ARCADE OWNERSHIP TO SHIFT: DLJ Merchant Banking Partners, the parent company of cosmetics sampling supplier Arcade Marketing Inc., has taken on a new partner in a deal that will involve corporate restructuring but have little impact on Arcade operations. William J. Fox will remain as chairman and chief executive officer of the marketing and sampling systems provider, which is perhaps best known for its ScentStrip technology. Since 1997, the DLJ banking operation, a unit of Credit Suisse First Boston, has owned Arcade. In a venture between DLJ and another private equity firm, called Kohlberg Kravis Roberts & Co., that was announced Wednesday, each firm plans to take a 45 percent stake in a new company that will be named upon the transaction’s completion this fall. Along with Arcade, the yet-to-be-named firm will include Von Hoffman, a textbook publisher, and printing company Jostens, which are both owned by DLJ. The remaining 10 percent of the new firm’s shares will be held by its management, as well as by a group of existing minority investors in Jostens.
RULING ON A SCENT: In a landmark decision, a Dutch court has ruled that copyright protection can be applied to fragrance composition.
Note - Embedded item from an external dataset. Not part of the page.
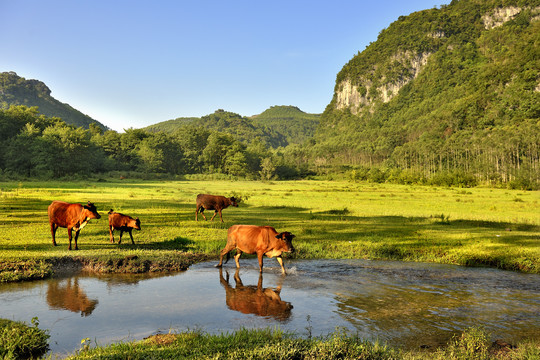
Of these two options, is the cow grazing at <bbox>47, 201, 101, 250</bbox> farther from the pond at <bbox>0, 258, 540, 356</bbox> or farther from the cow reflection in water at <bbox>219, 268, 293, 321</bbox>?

An appeal court in The Netherlands decreed that Kecofa, a Dutch manufacturer of fragrances, may no longer market its Female Treasure scent, since its olfactory makeup too-closely resembles that of Lancôme’s Trésor.
Female Treasure was found to have 24 out of 26 of the same ingredients as the L’Oréal-owned brand’s classic scent.
“The Trésor perfume was considered by the court as having an original character bearing the personal imprint of its creator, thus entitling it to copyright protection in The Netherlands,” said Nauta Dutilh, the law firm that represented Lancôme, in a statement.
The firm noted that copyright protection for a fragrance is relevant only to the scent-generating substance that is bottled and sold on the market. “The court stressed that the smell of a perfume is too transient and too variable to be copyrighted,” the statement said.
Jose Monteiro, head of L’Oréal’s trademarks department, said a similar case also recently had been won by his firm in France against another company.
This story first appeared in the July 23, 2004 issue of WWD. Subscribe Today.
“[The decision] makes it easier for us to fight counterfeiting,” he said.
Kecofa plans to appeal the Dutch court’s decision, according to press reports.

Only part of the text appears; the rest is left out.